CHALLENGE: Copy out, word for word, the stretch of data from the line containing "Examine the image: is" through the end of the data, leaving out the pictures.

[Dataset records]
* * * * * * * * *
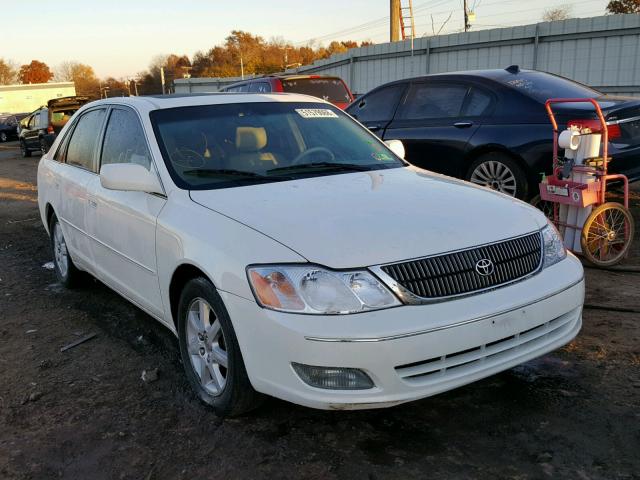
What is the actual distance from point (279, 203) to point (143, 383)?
4.60 feet

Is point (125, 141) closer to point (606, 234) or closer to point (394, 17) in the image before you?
point (606, 234)

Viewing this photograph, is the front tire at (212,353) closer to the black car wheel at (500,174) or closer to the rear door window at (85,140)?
the rear door window at (85,140)

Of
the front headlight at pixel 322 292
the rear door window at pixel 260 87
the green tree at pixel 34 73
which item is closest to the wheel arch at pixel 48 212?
the front headlight at pixel 322 292

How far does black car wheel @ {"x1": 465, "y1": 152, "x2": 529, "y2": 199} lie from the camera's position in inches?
241

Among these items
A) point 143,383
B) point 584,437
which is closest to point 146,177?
point 143,383

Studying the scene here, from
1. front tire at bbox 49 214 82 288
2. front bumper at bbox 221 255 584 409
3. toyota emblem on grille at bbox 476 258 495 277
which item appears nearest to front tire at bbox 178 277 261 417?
front bumper at bbox 221 255 584 409

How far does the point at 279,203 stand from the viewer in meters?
3.16

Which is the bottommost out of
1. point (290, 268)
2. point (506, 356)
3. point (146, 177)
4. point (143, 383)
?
point (143, 383)

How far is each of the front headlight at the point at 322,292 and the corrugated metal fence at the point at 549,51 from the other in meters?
11.7

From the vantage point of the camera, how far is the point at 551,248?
319 cm

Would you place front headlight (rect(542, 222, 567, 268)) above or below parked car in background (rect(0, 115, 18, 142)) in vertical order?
above

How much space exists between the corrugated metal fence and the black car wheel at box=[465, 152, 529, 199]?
7.54 meters

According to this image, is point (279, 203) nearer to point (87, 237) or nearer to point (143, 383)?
point (143, 383)

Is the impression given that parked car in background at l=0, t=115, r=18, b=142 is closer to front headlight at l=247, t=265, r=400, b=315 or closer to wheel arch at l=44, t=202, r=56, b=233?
wheel arch at l=44, t=202, r=56, b=233
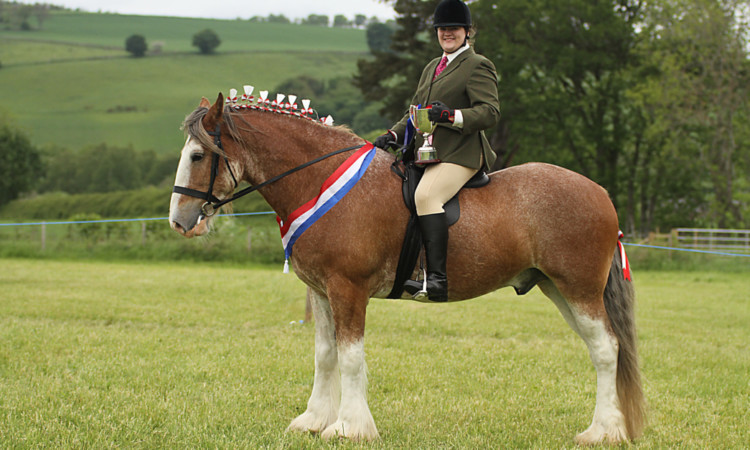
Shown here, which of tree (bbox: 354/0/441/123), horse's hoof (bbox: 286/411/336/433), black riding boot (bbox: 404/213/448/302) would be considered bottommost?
horse's hoof (bbox: 286/411/336/433)

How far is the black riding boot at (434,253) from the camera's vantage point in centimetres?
462

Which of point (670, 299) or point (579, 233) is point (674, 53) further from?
point (579, 233)

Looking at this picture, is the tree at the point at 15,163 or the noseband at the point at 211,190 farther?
the tree at the point at 15,163

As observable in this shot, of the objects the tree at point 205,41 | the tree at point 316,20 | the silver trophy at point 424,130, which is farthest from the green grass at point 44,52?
the silver trophy at point 424,130

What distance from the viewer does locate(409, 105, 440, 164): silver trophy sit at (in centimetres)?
450

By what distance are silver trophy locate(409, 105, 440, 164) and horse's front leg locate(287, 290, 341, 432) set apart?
1352 millimetres

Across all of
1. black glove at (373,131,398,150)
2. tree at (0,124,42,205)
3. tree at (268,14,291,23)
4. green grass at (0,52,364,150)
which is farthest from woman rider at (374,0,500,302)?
tree at (268,14,291,23)

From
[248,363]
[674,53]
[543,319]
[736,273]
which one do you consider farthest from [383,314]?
[674,53]

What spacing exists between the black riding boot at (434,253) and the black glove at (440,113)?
678 millimetres

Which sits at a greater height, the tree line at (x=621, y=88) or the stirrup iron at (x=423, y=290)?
the tree line at (x=621, y=88)

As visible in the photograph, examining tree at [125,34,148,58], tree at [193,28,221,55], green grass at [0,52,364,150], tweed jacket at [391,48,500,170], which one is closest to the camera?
tweed jacket at [391,48,500,170]

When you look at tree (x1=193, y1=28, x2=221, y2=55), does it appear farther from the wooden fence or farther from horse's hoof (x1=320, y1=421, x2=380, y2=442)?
horse's hoof (x1=320, y1=421, x2=380, y2=442)

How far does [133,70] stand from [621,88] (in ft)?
217

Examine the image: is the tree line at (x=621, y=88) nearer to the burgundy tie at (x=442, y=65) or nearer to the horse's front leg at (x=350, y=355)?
the burgundy tie at (x=442, y=65)
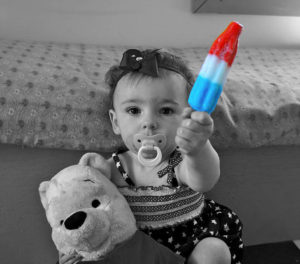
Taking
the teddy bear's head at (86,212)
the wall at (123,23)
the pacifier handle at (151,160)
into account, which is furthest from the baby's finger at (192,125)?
the wall at (123,23)

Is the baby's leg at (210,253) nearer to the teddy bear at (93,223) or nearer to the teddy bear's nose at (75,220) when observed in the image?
the teddy bear at (93,223)

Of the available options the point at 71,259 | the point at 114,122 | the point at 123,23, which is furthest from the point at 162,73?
the point at 123,23

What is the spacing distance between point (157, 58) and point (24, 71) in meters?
0.35

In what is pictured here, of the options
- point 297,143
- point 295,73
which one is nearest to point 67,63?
point 297,143

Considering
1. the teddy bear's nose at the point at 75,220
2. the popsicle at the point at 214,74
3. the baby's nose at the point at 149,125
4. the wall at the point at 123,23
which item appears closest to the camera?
the popsicle at the point at 214,74

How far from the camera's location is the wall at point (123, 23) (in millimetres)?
1391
* * * * * * * * *
TASK SOLUTION:
Examine the image: is the tree line at (x=621, y=88) nearer to the burgundy tie at (x=442, y=65) or nearer to the horse's front leg at (x=350, y=355)?
the burgundy tie at (x=442, y=65)
Taking
the teddy bear's head at (86,212)
the wall at (123,23)
the pacifier handle at (151,160)
into account, which is furthest from the baby's finger at (192,125)?
the wall at (123,23)

Is the baby's leg at (210,253) nearer to the teddy bear at (93,223) or nearer to the teddy bear's nose at (75,220) when observed in the image?
the teddy bear at (93,223)

Of the available options the point at 71,259 | the point at 114,122 | the point at 123,23, which is furthest from the point at 162,73?
the point at 123,23

What is the spacing distance between point (157, 58) and point (24, 71) in meters?
0.35

In what is pictured here, of the options
- point 297,143
- point 295,73
which one is nearest to point 67,63?
point 297,143

Considering
1. the teddy bear's nose at the point at 75,220
2. the popsicle at the point at 214,74
3. the baby's nose at the point at 149,125
4. the wall at the point at 123,23
which item appears closest to the camera?
the popsicle at the point at 214,74

How far from the camera's location is the wall at point (123, 23) (in millimetres)?
1391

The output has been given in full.